++++ Material supplied

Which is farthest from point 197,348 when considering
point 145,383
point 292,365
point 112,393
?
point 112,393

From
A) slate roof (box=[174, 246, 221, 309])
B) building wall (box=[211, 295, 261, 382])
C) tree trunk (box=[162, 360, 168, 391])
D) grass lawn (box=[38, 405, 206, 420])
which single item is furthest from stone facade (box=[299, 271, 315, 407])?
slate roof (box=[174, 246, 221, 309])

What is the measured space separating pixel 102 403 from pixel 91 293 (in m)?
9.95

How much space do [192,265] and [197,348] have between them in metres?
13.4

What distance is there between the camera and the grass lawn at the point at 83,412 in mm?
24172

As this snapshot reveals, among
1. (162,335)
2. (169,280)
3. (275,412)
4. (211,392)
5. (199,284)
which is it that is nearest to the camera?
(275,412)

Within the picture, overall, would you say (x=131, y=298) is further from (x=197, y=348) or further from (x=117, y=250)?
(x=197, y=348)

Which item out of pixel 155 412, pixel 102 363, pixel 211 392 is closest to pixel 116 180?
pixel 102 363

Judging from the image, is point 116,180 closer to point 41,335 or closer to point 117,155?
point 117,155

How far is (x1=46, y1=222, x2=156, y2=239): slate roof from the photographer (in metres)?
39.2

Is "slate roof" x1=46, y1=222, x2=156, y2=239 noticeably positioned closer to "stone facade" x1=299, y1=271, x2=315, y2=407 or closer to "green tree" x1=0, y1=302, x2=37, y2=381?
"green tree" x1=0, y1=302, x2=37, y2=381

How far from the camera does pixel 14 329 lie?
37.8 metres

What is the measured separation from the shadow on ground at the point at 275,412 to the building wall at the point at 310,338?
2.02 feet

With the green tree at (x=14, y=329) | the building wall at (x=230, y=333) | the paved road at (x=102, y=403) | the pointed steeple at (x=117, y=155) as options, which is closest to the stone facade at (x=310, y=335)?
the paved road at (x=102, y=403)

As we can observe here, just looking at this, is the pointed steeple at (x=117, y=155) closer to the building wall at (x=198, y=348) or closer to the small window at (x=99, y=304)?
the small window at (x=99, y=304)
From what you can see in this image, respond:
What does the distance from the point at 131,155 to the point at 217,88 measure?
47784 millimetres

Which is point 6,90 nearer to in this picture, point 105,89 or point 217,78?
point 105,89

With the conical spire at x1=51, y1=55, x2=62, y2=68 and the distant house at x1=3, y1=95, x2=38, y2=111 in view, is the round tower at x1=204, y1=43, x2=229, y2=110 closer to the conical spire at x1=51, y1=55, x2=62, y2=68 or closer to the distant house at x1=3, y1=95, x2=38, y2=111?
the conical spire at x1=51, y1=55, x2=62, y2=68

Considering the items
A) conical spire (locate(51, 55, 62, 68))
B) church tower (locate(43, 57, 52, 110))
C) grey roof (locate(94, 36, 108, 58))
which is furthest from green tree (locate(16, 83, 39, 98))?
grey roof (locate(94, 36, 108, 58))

++++++++
++++ Material supplied

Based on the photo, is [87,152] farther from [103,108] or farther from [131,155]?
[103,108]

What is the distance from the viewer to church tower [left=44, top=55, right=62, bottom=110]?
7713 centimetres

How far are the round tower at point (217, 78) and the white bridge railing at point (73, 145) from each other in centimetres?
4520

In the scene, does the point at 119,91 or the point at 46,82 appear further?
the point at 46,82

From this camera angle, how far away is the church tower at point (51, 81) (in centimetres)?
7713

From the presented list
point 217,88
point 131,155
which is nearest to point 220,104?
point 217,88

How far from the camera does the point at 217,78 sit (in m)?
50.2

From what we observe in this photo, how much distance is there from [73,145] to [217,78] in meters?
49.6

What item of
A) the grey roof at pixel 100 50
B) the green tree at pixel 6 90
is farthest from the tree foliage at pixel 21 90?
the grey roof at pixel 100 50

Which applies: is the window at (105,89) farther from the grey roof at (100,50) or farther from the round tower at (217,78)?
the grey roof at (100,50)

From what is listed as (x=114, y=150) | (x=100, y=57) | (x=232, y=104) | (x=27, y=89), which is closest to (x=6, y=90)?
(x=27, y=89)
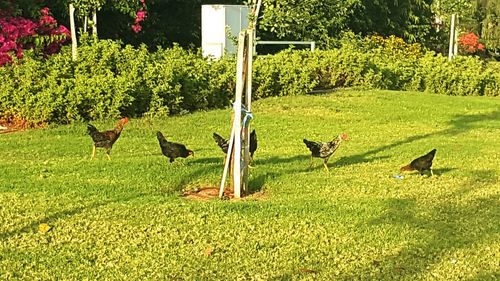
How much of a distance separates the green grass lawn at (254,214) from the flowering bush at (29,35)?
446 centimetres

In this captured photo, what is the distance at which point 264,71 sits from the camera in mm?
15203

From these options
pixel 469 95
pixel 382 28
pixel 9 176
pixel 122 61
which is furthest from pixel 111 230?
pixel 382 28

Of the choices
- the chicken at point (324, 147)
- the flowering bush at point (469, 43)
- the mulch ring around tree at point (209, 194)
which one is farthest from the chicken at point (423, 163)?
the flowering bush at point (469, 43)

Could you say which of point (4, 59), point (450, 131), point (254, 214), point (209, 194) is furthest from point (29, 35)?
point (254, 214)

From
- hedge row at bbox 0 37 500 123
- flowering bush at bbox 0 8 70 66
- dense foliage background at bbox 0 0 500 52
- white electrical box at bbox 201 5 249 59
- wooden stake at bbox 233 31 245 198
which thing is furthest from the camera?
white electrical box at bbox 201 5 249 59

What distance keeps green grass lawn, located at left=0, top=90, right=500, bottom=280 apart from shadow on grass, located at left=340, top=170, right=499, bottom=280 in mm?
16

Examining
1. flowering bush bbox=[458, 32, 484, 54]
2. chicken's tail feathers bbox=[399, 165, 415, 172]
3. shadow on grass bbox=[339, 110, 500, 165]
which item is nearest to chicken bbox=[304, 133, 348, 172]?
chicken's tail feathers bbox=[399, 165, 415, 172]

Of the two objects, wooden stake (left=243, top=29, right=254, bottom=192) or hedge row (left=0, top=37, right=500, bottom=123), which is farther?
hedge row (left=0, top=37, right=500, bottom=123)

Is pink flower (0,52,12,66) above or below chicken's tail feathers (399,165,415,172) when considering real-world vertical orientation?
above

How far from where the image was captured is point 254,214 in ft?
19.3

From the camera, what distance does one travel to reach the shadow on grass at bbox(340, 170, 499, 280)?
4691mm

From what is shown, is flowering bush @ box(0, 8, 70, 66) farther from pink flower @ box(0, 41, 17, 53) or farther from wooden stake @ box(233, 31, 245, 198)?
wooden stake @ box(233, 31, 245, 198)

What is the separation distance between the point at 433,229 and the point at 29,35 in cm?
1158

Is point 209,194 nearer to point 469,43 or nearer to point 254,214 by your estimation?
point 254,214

++++++++
++++ Material supplied

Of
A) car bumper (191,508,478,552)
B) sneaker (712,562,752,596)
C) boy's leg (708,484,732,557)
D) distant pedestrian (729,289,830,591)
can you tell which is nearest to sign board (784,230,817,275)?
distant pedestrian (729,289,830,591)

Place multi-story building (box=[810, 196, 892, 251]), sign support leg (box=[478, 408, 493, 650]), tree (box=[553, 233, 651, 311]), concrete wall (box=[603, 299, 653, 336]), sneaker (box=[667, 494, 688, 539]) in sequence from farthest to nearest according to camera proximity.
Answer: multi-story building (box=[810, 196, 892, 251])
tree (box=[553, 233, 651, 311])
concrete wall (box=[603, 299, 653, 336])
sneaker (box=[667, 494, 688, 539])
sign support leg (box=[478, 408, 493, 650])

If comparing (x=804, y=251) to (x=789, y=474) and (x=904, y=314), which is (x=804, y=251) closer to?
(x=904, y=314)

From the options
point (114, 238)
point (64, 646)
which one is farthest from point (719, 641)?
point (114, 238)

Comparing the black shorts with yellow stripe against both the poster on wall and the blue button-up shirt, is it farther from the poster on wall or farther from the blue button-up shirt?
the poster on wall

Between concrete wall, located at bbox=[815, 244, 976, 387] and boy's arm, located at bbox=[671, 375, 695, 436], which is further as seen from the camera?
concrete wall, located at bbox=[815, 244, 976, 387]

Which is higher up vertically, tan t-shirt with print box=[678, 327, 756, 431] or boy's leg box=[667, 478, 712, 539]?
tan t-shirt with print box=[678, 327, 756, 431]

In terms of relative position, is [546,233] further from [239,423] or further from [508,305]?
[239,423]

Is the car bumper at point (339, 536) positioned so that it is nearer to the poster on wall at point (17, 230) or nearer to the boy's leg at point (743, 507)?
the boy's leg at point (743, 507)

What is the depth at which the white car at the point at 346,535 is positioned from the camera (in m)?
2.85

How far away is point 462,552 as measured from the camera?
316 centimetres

++++++++

§ The request: Please find each line above that contains the word "support" and copy those lines out. Only a match in the same case counts.

§ Output of the task:
Place multi-story building (box=[810, 196, 892, 251]), sign support leg (box=[478, 408, 493, 650]), tree (box=[553, 233, 651, 311]), concrete wall (box=[603, 299, 653, 336]), sneaker (box=[667, 494, 688, 539]) in sequence from farthest to nearest according to camera proximity.
sign support leg (box=[478, 408, 493, 650])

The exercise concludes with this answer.